SNPs can often be falsely called around indels. In particular, if indels are near the start or end of a read the read is often incorrectly aligned. Here is an example of how things can go wrong from a spruce alignment. Below, at site 109 there is a TT insertion in the reads relative to the reference and there is no true SNP at this site. However, this individual was called as a het (C/T) because of the reads that end in the middle of the insertion. For these reads the penalty for a single mismatch to the reference is less than introducing a gap.
To illustrate this more clearly:
Reference sequence: …GCATCA — CTAT…
Actual sequence: …GCATCATTCTAT…
Reference sequence: …GCATCAC
Poorly aligned reads: …GCATCAT
GATK deals with this problem by realigning around indels.
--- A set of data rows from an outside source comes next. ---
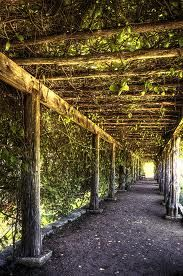 vine covered walkway - would love to use this idea for a carport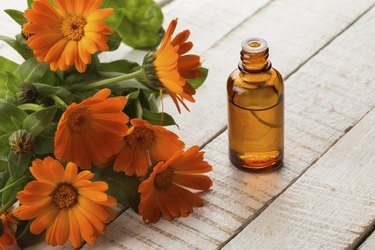 Essential aroma oil from calendula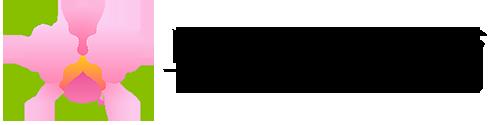 胡蝶蘭・大輪カトレアギフトの直売所|千葉県館山の早かわ洋蘭(洋蘭生産農家)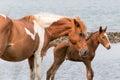 Wild Chincoteague Pony Royalty Free Stock Photo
Briefly, the program identifies the best alternative consensus sequence for each region covering an indel. In my case when I implemented the indel realignment, only a small proportion of sites were changed (394,308 filtered SNPs overlapped; 406 unique to indel realignment and 384 were unique when there was no indel realignment). Although the number of SNPs affected is small, the false SNP call illustrated above was fixed.
All SNPs | Filtered SNPs | |
bwa mem, mark duplicates, no indel realignment, BQ off (-BQ0) | 2,988,217 | 394,692 |
bwa mem, mark duplicates, indel realignment, BQ off (-BQ0) | 2,986,963 | 394,714 |
These are the command lines I used after I changed the read group headers and sorted and indexed the bam files:
#ID indels
java -Xmx15g -jar <GATK_PATH>/GenomeAnalysisTK.jar -T RealignerTargetCreator -R <REF> -nt 10 -o <your.bam.list> -I <input bam file>
#realign around indels
java -Xmx10g -jar <GATK_PATH>/GenomeAnalysisTK.jar -I <input bam file> -R <REF> -T IndelRealigner -targetIntervals <your.bam.list> -o <realigned bam file>
Note that you can use a database of known indels to speed the TargetCreator (add –known INDELS.vcf ). If you are using a non-model organism you can use a vcf file from a preliminary run. Also, if you are using the GATK HaplotypeCaller you do not need to realign around indels.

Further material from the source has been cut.